_SELECTED EXTRACT:_
Thursday, January 7, 2010

Livin in a Pensionato


I can't stop laughing at this picture. He has so much dignity! He's even sitting in the backseat being chauffeured when there is clearly an open seat up front! hahaha DOGS

So, the pensionato has been grating on me. My room has become the new room for everyone to congregate in front of. Which if you see my hallway, it doesn't make sense. It's small, only holds 4 doors, is narrow, and is next to the bathroom which is NEVER a place I'd stand next to casually holding conversations.

Now, the kitchen is up four flights of stairs, and is always crowded. And that crowd tends to steal my shit! My tupperware that houses my food for the fridge got stolen over break. What's more? I think it's being used for raw chicken, I can't prove it, they removed my paper saying "108", but it looks like the same one. If only I had cyanide.

_RECORD SET:_
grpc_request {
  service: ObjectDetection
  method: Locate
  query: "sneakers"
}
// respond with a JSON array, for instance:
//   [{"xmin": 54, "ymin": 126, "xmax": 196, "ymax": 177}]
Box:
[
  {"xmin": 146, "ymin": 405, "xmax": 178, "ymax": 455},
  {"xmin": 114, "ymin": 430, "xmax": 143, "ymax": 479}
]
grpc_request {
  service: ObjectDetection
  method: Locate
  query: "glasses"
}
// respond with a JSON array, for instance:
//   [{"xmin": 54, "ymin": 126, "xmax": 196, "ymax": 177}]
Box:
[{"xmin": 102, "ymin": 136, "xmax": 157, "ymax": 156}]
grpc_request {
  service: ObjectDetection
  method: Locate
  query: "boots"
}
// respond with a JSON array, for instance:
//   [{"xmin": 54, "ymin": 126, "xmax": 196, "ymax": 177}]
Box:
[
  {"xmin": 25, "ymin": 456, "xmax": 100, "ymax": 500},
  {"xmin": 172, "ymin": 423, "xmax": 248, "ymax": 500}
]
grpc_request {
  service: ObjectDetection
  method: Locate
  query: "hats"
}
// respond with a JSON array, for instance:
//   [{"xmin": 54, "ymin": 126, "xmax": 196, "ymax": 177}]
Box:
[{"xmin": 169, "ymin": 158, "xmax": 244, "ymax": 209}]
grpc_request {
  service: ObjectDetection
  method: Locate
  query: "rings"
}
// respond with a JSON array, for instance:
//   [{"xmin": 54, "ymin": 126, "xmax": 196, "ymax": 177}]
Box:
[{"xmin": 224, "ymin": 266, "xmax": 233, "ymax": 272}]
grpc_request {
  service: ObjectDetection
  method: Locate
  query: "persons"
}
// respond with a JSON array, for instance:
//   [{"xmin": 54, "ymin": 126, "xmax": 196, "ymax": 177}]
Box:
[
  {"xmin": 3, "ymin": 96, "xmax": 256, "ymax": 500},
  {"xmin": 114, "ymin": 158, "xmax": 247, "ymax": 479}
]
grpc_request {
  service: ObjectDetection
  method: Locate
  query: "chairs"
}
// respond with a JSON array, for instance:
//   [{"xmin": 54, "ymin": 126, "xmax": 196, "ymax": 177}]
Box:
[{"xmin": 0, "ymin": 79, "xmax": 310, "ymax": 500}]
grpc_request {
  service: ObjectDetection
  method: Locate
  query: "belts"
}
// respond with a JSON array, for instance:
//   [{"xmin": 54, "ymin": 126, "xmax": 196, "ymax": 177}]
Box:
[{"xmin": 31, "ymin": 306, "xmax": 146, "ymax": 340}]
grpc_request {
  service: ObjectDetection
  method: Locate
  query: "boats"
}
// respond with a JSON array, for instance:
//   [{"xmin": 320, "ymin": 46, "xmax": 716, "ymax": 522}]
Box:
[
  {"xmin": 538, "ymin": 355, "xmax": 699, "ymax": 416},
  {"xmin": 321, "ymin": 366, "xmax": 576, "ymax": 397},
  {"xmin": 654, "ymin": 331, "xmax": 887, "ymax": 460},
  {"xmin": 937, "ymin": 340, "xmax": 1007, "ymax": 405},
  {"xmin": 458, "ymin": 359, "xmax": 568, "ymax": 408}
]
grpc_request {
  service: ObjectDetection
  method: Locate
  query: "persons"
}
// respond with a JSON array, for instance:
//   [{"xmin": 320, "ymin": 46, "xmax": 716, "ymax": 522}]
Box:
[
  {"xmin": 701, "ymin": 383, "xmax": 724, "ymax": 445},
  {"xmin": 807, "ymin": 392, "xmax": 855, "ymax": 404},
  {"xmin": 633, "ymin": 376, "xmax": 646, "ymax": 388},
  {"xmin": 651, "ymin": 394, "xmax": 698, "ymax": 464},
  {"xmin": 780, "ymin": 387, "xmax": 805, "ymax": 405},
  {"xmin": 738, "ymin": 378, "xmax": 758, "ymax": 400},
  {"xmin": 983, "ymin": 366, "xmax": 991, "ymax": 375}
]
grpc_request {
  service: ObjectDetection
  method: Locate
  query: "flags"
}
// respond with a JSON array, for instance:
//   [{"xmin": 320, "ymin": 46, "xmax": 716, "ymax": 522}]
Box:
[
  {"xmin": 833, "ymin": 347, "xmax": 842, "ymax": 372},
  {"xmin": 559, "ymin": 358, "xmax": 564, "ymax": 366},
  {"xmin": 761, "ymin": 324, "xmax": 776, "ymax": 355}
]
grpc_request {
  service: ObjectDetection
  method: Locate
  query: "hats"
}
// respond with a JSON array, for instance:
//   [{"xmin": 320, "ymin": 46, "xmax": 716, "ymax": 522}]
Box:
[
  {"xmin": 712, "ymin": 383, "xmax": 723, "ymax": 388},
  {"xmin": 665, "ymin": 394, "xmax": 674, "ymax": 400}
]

_TASK INSTRUCTIONS:_
[A] From the pensionato post, copy the passage starting with "So, the pensionato" and going on through "casually holding conversations.".
[B] List every feature the pensionato post gives to describe the writer's hallway.

_RESPONSES PER TASK:_
[A]
So, the pensionato has been grating on me. My room has become the new room for everyone to congregate in front of. Which if you see my hallway, it doesn't make sense. It's small, only holds 4 doors, is narrow, and is next to the bathroom which is NEVER a place I'd stand next to casually holding conversations.

[B]
- small
- only holds 4 doors
- narrow
- next to the bathroom